No doubt you have heard/read the recent headlines concerning the threats from governments in the Middle East to block Blackberry service. These threats stem from the use of encryption to ensure secure transfer of data between the handheld device and the networks it connects to. Certain governments of the Arabian Peninsula, including the Emirates, are claiming that RIM’s implementation of encryption on the device poses a security risk. Here are some of the headlines so you can get a good idea about what the mainstream media are saying about this:
- On The Wall Street Journal
- US Authorities able to tap Blackberry Messaging
- Gulf News Piece on the Story
- Express.co.UK from a political angle
I hope you have taken a good look at all of those articles because they all report the same story from a different perspective. That story is, in a nutshell:
Blackberry Services are encrypted and the traffic is routed, for the most part, directly to RIM servers in Canada. This technology could be exploited by terrorists that cannot be monitored by local authorities. The governments of the Arabian Peninsula want the ability to monitor the traffic between the blackberry handhelds and the RIM servers and expect RIM to provide them with decryption keys similar to the keys already provided to other governments including the US and UK.

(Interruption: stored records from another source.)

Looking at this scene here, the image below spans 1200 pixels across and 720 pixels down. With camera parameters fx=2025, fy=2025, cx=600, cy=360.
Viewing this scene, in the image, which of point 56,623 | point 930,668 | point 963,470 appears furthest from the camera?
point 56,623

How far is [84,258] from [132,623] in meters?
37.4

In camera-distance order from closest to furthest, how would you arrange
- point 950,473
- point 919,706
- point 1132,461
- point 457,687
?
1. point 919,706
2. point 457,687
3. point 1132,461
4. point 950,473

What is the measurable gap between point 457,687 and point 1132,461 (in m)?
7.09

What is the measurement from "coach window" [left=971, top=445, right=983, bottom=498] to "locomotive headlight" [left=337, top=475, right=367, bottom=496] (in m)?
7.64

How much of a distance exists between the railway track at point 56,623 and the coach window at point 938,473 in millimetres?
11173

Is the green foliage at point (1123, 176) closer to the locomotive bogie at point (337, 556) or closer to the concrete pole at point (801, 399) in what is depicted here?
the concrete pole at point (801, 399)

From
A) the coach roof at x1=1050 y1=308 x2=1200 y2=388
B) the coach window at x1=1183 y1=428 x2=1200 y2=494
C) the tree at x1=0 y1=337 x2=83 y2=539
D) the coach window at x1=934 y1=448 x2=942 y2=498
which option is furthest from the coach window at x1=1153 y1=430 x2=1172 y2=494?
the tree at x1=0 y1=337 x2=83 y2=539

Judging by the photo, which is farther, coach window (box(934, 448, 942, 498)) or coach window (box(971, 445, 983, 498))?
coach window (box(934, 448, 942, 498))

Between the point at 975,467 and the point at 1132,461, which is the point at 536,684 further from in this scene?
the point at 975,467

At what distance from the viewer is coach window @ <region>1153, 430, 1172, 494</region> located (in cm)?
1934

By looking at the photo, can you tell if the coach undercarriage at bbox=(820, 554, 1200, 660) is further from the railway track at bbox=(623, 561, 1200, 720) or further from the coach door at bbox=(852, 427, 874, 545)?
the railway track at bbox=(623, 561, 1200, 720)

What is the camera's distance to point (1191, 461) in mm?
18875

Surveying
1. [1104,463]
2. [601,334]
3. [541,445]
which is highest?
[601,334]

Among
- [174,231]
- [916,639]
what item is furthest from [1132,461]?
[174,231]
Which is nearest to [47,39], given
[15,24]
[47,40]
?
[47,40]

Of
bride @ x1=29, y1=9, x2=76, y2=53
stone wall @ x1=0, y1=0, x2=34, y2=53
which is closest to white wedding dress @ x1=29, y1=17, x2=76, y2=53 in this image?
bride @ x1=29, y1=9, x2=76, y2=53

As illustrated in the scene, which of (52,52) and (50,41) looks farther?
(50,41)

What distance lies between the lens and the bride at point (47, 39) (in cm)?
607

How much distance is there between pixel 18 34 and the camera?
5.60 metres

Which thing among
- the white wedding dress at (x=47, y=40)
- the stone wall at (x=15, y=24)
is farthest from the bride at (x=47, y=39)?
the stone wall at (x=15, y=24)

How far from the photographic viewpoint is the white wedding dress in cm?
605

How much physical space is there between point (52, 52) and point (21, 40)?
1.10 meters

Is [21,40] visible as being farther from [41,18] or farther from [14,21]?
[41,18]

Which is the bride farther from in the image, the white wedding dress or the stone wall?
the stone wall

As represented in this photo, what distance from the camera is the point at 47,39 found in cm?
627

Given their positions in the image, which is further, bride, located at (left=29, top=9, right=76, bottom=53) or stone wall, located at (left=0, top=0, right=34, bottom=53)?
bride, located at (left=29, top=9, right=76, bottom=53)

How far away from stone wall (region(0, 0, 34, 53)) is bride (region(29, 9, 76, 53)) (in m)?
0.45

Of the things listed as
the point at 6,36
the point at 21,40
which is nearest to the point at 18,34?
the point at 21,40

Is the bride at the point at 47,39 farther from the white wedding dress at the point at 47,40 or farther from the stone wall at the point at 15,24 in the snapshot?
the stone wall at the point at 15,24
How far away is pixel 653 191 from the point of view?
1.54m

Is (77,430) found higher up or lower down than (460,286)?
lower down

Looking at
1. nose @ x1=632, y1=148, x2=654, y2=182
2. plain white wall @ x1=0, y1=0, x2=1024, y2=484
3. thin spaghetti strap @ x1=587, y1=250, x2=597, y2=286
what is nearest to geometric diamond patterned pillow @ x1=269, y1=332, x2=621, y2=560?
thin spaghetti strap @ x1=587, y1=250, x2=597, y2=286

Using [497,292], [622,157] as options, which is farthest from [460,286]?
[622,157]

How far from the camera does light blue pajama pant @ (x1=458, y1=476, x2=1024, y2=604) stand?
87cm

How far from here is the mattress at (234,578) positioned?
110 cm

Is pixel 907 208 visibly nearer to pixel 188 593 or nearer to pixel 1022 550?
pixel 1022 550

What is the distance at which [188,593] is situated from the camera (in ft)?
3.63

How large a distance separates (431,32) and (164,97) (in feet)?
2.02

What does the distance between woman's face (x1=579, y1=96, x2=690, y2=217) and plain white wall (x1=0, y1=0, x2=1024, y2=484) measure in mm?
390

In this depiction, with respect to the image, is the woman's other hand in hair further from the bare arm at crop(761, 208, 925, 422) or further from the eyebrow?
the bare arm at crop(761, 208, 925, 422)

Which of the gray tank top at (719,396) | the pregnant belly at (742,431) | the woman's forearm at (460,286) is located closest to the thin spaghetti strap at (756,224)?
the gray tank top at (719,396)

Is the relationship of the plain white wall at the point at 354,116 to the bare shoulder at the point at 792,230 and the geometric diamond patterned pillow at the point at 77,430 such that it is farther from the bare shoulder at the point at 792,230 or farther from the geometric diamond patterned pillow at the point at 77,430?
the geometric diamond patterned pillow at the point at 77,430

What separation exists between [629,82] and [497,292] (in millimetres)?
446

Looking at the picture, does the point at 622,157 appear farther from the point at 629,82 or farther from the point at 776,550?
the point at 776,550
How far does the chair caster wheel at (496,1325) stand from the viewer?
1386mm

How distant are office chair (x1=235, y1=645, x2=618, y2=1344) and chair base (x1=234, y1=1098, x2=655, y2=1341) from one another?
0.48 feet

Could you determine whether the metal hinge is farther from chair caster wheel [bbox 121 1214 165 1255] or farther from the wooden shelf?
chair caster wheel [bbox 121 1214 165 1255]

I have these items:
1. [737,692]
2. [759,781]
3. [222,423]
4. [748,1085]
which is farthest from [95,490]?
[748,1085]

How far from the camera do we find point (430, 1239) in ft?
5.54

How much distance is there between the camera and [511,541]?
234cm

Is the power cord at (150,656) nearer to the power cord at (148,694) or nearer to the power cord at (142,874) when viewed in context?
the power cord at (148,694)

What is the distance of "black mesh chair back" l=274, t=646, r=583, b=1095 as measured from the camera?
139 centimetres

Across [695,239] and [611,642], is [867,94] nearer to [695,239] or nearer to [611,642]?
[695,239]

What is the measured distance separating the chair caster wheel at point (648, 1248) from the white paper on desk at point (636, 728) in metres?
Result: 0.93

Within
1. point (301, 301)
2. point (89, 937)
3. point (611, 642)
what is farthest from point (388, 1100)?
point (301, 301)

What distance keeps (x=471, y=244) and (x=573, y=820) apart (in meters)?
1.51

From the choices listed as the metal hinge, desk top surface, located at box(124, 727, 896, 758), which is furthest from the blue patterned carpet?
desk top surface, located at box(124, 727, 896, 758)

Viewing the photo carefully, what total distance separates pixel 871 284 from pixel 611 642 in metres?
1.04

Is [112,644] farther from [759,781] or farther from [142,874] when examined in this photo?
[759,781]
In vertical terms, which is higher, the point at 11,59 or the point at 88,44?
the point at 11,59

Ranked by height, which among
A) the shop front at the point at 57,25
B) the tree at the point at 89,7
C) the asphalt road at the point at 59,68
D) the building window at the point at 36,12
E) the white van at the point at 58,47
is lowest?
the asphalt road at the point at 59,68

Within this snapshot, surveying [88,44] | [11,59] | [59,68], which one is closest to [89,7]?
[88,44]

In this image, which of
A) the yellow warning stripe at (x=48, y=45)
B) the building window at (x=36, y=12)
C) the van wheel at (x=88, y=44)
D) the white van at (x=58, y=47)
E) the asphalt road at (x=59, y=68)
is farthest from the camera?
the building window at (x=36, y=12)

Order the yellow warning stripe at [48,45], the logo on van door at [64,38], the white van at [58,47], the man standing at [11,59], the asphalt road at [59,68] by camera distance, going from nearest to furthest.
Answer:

That story also completely misses the point……Let’s take a look at the real issues….
First of all, the governements of the US/UK (and others who have the ability to monitor the Blackberry traffic) have very strict rules under which they are allowed to monitor. In keeping with normal due-process, any law enforcement organization who wants to monitor a suspects traffic is only able to do so after obtaining a Court Order. This is an important distinction as the regulatory commissions of the Emirates, Saudi Arabia, etc. are asking for the ability to decrypt traffic and monitor at will with no provisions for due-process.
I can understand RIM’s reluctance to give in to these demands.
Aside from that the real issue here isn’t security, it’s money (as usual).
The Telecommunications companies in that part of the world have been wrestling with the spectre of VoIP for quite awhile. To be more specific, the threat to their bottom line posed by Skype style VoIP. According to people I know in the Emirates some of these Carriers are claiming that 10-15% of their revenue is being “stolen” because of Skype telephony.
Contrary to what us technologists think, per-minute telephony charges are still a lucrative business for Carriers.
The Carriers’ response has been to block certain types of traffic and certain domains that enable the service to work. By identifying the traffic at the point of entry into the network, certain network-elements can then block or drop the traffic before it can be transmitted. This of course is completely dependent on the offending traffic being identified. What if the offending traffic were encrypted…..
Which brings us to the real issue. Carriers want to protect their voice minute revenue streams in the face of their customers’ tendency of making dirt-cheap and sometimes free phone calls.
To be fair, I’m sure the security argument is somewhat valid but in the end it’s all about money.